Gli stablecoin in euro restano indietro rispetto al dollaro nel mercato onchain
MiCA ha dato più chiarezza ai token agganciati all’euro, ma gli stablecoin in dollari restano lo standard nella DeFi. L’offerta totale in euro è ora a 711 milioni di euro.

In breve
- L’euro è molto più piccolo del dollaro onchain; gli stablecoin in euro valgono insieme 711 milioni di euro, meno dell’1% dell’offerta totale di stablecoin.
- Secondo Ryan Connor, il ritardo e i costi FX dipendono soprattutto dalla dipendenza dal dollaro e dalla mancanza di infrastruttura DeFi denominata in euro.
- MiCA ha dato più chiarezza al mercato degli stablecoin in euro, e ora token regolamentati come EUROP ed EURCV stanno trainando la crescita.
L’euro nel mercato crypto è ancora molto più piccolo del dollaro. Secondo Ryan Connor di RockawayX, il rapporto offchain è di circa 3 a 1, ma onchain sale a oltre 300 a 1. Gli stablecoin agganciati all’euro arrivano insieme a 711 milioni di euro, meno dell’1% dell’offerta totale di stablecoin in termini di dollari.

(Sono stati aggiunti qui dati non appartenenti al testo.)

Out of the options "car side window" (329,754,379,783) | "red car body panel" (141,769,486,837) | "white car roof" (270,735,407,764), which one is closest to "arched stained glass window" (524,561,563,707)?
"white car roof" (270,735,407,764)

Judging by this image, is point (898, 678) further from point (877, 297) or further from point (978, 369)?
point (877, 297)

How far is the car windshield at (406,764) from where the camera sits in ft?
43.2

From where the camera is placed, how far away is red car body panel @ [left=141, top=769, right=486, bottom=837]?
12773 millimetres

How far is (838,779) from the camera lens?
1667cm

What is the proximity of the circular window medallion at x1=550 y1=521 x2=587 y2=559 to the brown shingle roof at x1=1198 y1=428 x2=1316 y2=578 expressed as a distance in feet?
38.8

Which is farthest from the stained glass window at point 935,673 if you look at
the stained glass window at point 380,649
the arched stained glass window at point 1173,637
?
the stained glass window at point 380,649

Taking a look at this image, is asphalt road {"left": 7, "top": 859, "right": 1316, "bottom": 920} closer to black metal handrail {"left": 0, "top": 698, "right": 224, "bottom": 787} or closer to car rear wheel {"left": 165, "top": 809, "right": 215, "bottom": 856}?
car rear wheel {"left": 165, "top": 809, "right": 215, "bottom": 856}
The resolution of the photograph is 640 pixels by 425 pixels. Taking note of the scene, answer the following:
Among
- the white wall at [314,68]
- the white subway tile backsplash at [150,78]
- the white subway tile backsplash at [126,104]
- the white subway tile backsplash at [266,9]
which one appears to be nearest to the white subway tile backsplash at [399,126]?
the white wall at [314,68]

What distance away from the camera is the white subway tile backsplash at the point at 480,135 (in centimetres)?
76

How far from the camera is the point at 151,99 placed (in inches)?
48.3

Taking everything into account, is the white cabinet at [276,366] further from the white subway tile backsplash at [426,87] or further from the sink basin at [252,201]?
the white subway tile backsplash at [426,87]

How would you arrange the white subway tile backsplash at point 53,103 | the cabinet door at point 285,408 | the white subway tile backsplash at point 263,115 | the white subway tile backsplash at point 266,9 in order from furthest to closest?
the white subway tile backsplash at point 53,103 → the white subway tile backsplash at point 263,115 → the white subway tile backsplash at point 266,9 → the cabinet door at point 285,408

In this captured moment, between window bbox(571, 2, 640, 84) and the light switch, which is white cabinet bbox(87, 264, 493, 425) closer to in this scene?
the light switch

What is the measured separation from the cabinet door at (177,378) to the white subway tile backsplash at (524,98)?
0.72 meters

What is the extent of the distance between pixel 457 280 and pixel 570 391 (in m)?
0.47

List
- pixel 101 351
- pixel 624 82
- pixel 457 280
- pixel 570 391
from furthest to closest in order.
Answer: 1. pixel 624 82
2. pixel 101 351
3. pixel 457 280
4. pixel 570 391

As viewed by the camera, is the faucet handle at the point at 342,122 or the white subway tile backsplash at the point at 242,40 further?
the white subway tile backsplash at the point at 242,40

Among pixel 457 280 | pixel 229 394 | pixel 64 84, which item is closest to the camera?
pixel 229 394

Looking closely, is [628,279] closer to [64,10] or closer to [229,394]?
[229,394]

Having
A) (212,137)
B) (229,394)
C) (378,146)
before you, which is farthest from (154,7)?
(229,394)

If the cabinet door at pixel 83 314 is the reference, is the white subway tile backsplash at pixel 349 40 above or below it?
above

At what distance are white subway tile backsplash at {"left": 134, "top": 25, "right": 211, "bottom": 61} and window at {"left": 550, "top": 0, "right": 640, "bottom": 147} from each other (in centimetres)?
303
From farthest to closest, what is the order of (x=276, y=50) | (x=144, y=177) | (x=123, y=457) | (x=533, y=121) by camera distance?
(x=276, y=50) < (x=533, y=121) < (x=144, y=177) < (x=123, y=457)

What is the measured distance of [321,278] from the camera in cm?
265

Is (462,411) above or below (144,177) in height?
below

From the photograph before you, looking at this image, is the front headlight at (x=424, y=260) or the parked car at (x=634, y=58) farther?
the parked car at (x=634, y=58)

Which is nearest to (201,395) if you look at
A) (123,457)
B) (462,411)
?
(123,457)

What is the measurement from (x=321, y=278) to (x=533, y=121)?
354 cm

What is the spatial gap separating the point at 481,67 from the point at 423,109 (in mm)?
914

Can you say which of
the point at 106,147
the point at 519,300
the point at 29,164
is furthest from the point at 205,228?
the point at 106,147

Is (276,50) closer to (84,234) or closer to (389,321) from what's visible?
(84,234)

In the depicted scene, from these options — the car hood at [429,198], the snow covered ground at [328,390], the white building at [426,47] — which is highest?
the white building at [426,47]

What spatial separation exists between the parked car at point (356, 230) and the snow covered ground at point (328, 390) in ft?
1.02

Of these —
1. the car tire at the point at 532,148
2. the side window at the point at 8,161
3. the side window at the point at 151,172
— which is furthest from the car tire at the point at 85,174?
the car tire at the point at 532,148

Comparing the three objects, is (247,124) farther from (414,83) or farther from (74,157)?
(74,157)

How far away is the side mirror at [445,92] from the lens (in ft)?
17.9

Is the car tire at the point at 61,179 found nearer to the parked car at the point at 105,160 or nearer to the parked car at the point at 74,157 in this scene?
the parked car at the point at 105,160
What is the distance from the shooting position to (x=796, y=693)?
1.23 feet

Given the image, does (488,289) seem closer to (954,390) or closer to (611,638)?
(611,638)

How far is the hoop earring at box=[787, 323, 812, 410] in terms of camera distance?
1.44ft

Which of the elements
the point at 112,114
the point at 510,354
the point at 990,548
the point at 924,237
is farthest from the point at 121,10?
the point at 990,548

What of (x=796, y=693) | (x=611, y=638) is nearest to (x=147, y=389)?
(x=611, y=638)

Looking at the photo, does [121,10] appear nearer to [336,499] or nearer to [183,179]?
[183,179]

Perché il divario è così grande
Connor punta soprattutto su due cause: la dipendenza storica dal dollaro e la mancanza di infrastruttura DeFi denominata in euro. Gli stablecoin sono nati per il trading crypto prezzato in dollari, quindi i token in USD sono diventati naturalmente lo standard. Da lì si è sviluppato tutto un livello di dollar vault, lending e looping attorno alla stessa posizione in dollari.
Questo ha creato un mercato in cui il capitale in euro entra più difficilmente. Per asset manager europei, tesorerie aziendali e utenti DeFi che ragionano in euro, un dollar vault comporta un rischio FX extra. Coprire questa esposizione dal dollaro all’euro costa, secondo Connor, circa l’1%, cosa che erode rapidamente il rendimento netto.
MiCA dà più spazio ai token in euro
L’ondata attuale è diversa dalla prima fase degli stablecoin in euro, che nel 2022 ha toccato un picco di circa 630 milioni di euro per poi calare quando EURT è stato ridimensionato per la mancanza di conformità a MiCA. Ora la crescita arriva soprattutto da electronic money token regolamentati da MiCA come EUROP ed EURCV. L’offerta totale è salita nel frattempo a un massimo storico di 711 milioni di euro.
MiCA, in vigore da giugno 2024, ha dato al mercato più chiarezza su riserve e obblighi per gli emittenti. Questo non ha reso subito grande il mercato degli stablecoin in euro, ma ha creato un quadro più solido per chi vuole emettere prodotti in euro onchain. Allo stesso tempo, il dominio degli stablecoin in dollari resta forte, anche per l’effetto rete e per l’infrastruttura già esistente attorno a loro.
Cosa significa per il crypto europeo
Per gli utenti crypto europei questo è rilevante perché i prodotti denominati in euro possono ridurre il divario tra i mercati tradizionali del capitale in euro e la DeFi. Connor cita euro vault, credito nativo in euro e stablecoin in euro regolamentati come i mattoni di un mercato che oggi è ancora piccolo, ma sta crescendo. RockawayX segnala anche euro vault su Kamino e Morpho, dove quel lato in euro del trade con leva è già in costruzione.
Conta anche il contesto politico più ampio. La Banca Centrale Europea sta ancora studiando un euro digitale, segno che l’Europa considera importante il controllo sul denaro digitale e sull’infrastruttura dei pagamenti. Per il mercato crypto, questo sottolinea soprattutto quanto sia forte la domanda di rail in euro che diventino utili quanto lo standard del dollaro che domina da anni. In precedenza Revolut aveva già lanciato sul mercato un token in euro conforme a MiCA, mostrando che anche i grandi player fintech stanno rispondendo a questa domanda.